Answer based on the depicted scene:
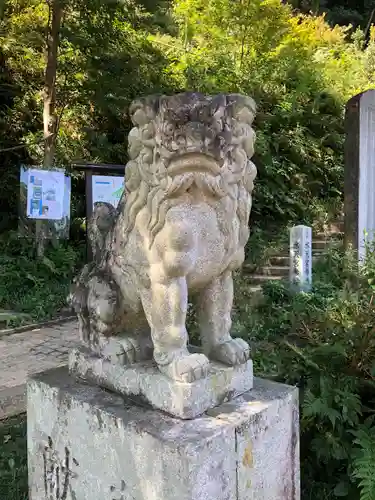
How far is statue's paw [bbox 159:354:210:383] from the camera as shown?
1.53 m

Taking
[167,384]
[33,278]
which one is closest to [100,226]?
[167,384]

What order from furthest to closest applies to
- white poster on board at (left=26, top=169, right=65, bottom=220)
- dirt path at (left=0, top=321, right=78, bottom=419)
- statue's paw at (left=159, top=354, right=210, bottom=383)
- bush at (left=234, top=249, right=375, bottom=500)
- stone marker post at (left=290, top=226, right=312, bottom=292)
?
1. white poster on board at (left=26, top=169, right=65, bottom=220)
2. stone marker post at (left=290, top=226, right=312, bottom=292)
3. dirt path at (left=0, top=321, right=78, bottom=419)
4. bush at (left=234, top=249, right=375, bottom=500)
5. statue's paw at (left=159, top=354, right=210, bottom=383)

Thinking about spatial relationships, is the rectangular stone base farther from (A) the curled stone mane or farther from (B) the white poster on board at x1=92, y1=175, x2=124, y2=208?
(B) the white poster on board at x1=92, y1=175, x2=124, y2=208

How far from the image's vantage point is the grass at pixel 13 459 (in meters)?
2.37

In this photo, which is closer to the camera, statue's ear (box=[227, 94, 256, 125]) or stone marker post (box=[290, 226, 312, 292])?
statue's ear (box=[227, 94, 256, 125])

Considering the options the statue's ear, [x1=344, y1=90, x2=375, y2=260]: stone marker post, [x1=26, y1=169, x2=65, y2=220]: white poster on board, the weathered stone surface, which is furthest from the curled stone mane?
[x1=26, y1=169, x2=65, y2=220]: white poster on board

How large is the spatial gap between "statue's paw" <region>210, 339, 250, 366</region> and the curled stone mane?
430mm

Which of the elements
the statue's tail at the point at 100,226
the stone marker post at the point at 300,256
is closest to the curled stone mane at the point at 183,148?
the statue's tail at the point at 100,226

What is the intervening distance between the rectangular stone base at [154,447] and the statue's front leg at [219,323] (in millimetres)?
168

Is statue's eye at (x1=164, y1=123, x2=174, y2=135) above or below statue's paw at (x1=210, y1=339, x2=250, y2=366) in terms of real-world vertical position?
above

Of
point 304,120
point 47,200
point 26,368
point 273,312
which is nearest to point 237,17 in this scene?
point 304,120

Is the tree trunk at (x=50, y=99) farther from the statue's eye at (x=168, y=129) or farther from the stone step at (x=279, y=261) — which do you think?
the statue's eye at (x=168, y=129)

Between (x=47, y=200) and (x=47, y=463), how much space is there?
4.92 m

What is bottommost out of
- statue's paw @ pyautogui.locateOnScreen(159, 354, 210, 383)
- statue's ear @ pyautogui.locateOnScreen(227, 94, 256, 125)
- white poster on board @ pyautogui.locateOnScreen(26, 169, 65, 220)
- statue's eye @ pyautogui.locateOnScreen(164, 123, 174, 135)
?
statue's paw @ pyautogui.locateOnScreen(159, 354, 210, 383)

## Job:
Return the entire listing above verbatim, leaving out the picture.

## Right answer:
Answer based on the depicted scene:
How far is statue's paw [bbox 159:354:210:383] from the camera as shown?
1.53 m

Taking
[167,384]
[33,278]
which one is closest to [100,226]?
[167,384]

What order from furthest to closest applies to
- white poster on board at (left=26, top=169, right=65, bottom=220)
- dirt path at (left=0, top=321, right=78, bottom=419)
- statue's paw at (left=159, top=354, right=210, bottom=383)
- bush at (left=234, top=249, right=375, bottom=500)
- stone marker post at (left=290, top=226, right=312, bottom=292)
?
1. white poster on board at (left=26, top=169, right=65, bottom=220)
2. stone marker post at (left=290, top=226, right=312, bottom=292)
3. dirt path at (left=0, top=321, right=78, bottom=419)
4. bush at (left=234, top=249, right=375, bottom=500)
5. statue's paw at (left=159, top=354, right=210, bottom=383)

Thinking about spatial relationships, is the rectangular stone base farther from (A) the curled stone mane or farther from (B) the white poster on board at x1=92, y1=175, x2=124, y2=208?
(B) the white poster on board at x1=92, y1=175, x2=124, y2=208

How far from the image's vantage point is the grass at pixel 13 459 (in meters)?
2.37

In this photo, which is closer to the camera, statue's ear (box=[227, 94, 256, 125]) or stone marker post (box=[290, 226, 312, 292])?
statue's ear (box=[227, 94, 256, 125])

Considering the options the statue's ear, [x1=344, y1=90, x2=375, y2=260]: stone marker post, [x1=26, y1=169, x2=65, y2=220]: white poster on board, the weathered stone surface, which is furthest from the curled stone mane?
[x1=26, y1=169, x2=65, y2=220]: white poster on board

How large is the spatial gap between "statue's paw" <region>210, 339, 250, 366</region> and the curled stone mane?
430mm

Which of the elements
the statue's tail at the point at 100,226
the stone marker post at the point at 300,256
is closest to the curled stone mane at the point at 183,148?
the statue's tail at the point at 100,226

What is the intervening distance between the rectangular stone base at [154,447] and the statue's front leg at [219,323] (in millimetres)?
168

Is statue's eye at (x1=164, y1=123, x2=174, y2=135) above or below statue's paw at (x1=210, y1=339, x2=250, y2=366) in terms of real-world vertical position?
above

Of
point 304,120
point 47,200
point 26,368
point 273,312
which is nearest to point 237,17 in this scene?
point 304,120

Is the tree trunk at (x=50, y=99) farther from the statue's eye at (x=168, y=129) or farther from the stone step at (x=279, y=261) — which do you think?
the statue's eye at (x=168, y=129)

Between (x=47, y=200) and (x=47, y=463), how much space is there?
4.92 m

What is bottommost out of
- statue's paw @ pyautogui.locateOnScreen(159, 354, 210, 383)
- statue's ear @ pyautogui.locateOnScreen(227, 94, 256, 125)
- white poster on board @ pyautogui.locateOnScreen(26, 169, 65, 220)
- statue's eye @ pyautogui.locateOnScreen(164, 123, 174, 135)
?
statue's paw @ pyautogui.locateOnScreen(159, 354, 210, 383)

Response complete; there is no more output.